Designer Offers Rare Insight Into Apple’s Creative Process

Apple’s industrial design team is 16 “maniacal” individuals who spend a lot of their time brainstorming around a kitchen table. So said Apple designer Christopher Stringer as he testified yesterday in the Apple vs. Samsung patent infringement trial.

Reuters:

“Our role is to imagine products that don’t exist and guide them to life,” testified Stringer, who sported shoulder-length hair, salt-and-pepper beard, and off-white suit with a narrow black tie.

Apple is having Stringer testify as to the beginnings of the design around the look and feel of the iPhone, which it claims Samsung copied. Stringer has his name on numerous Apple patents, among those are the design patents Apple is using against Samsung in the case.

Stringer stated that it was plain to see that Apple had been “ripped off.” When asked by whom, Stringer said by many phone makers, but “Samsung in particular.”

The company owes its reputation for beautiful design to Jonathan Ive and his group of designers, who were assembled from around the world.

Stringer said the group of designers work on all of the company’s products, and spend time every week discussing them around a kitchen table. He said that’s where the group is “most comfortable.”

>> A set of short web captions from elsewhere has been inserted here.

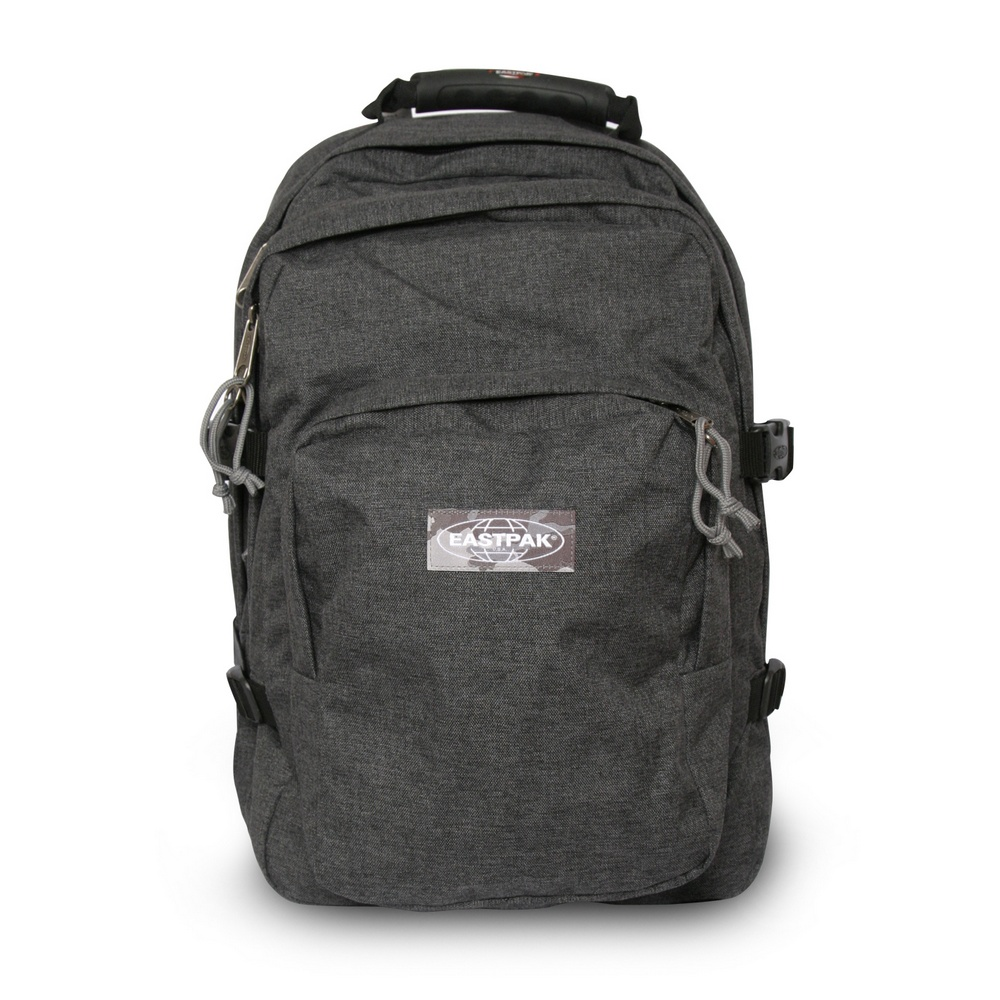 design innovativo 1d820 688e5 Eastpak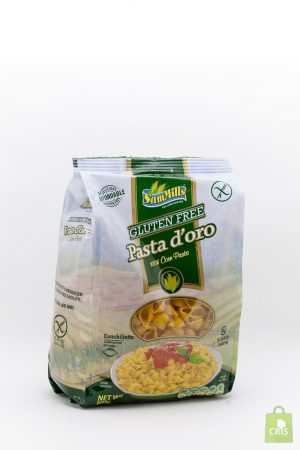 Paste d'oro din porumb fara gluten(scoici) 500g - Sam Mills
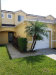 Photo of 11013 Blaine Top Place, TAMPA, FL 33626 (MLS # T3132546)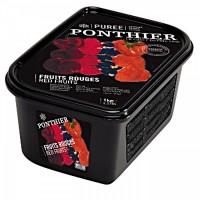 """Пюре замороженное """"Ponthier"""" (лесные ягоды) 1 кг"""
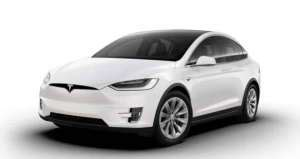 27+ How Much Does It Cost To Manufacture A Tesla Car Pics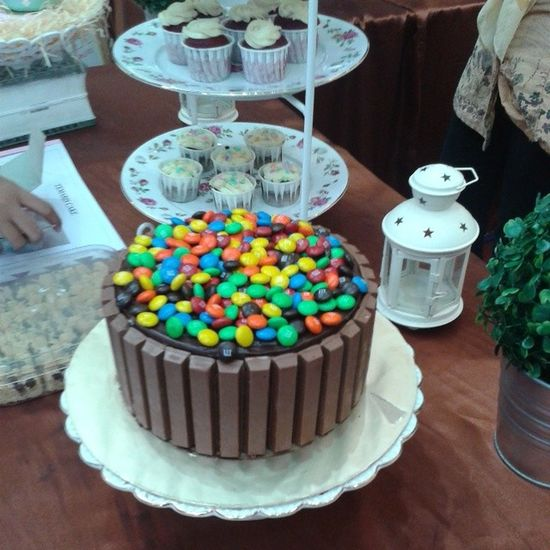 M & M cake..size 7inch. Weight apx: 2.1kg Foodfiesta2014 Ampangpark DoubleNGifts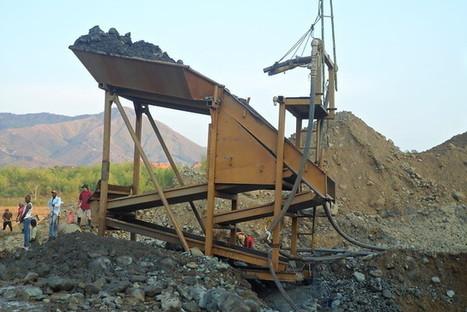 Eliminar el uso de mercurio es meta de la minería en Antioquia | El Universal Cartagena | Autosostenibilidad en el mundo | Scoop.it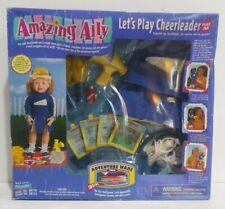 Playmates Amazing Ally Let's Play Cheerleader Set Adventure Ware (1999) Nib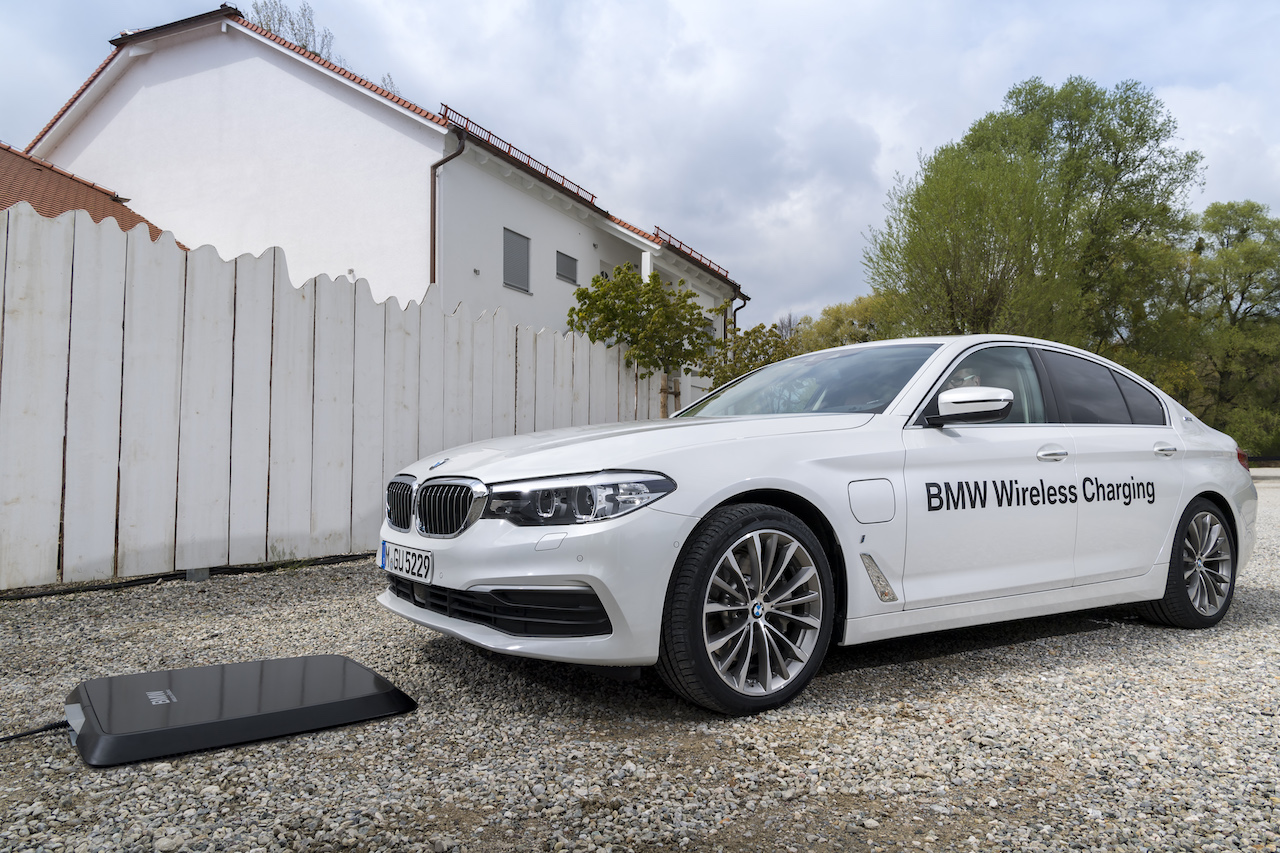 BMW Wireless Charging Beispiel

Stringer says most of the team have worked side-by-side for 15 to 20 years. He describes the group as “a pretty maniacal group of people”, adding they obsess over details.

The design team doesn’t follow a straight line process from idea, to sketch, to model, to demo, according to Stringer. If a better idea comes along, the current concept will be scrapped.

A single button on one of Apple’s phones or tablets might go through 50 or more variations before ending up in the final design.

Stringer also testified that the company will go out of its way to throw off anyone who might see an early version of the design. Early versions of the iPhone and iPad had the name “iPod” on the back of the devices.

Samsung’s attorneys cross-examined Stringer, and got him to admit that Apple also looks at what its competitors are doing, ending its cross-examination by getting Stringer to admit that there was nothing wrong with examining what other companies are doing.

Stringer’s testimony is expected to be the first of many to come as the trial between the two companies continues. The trial is expected to run into late-August.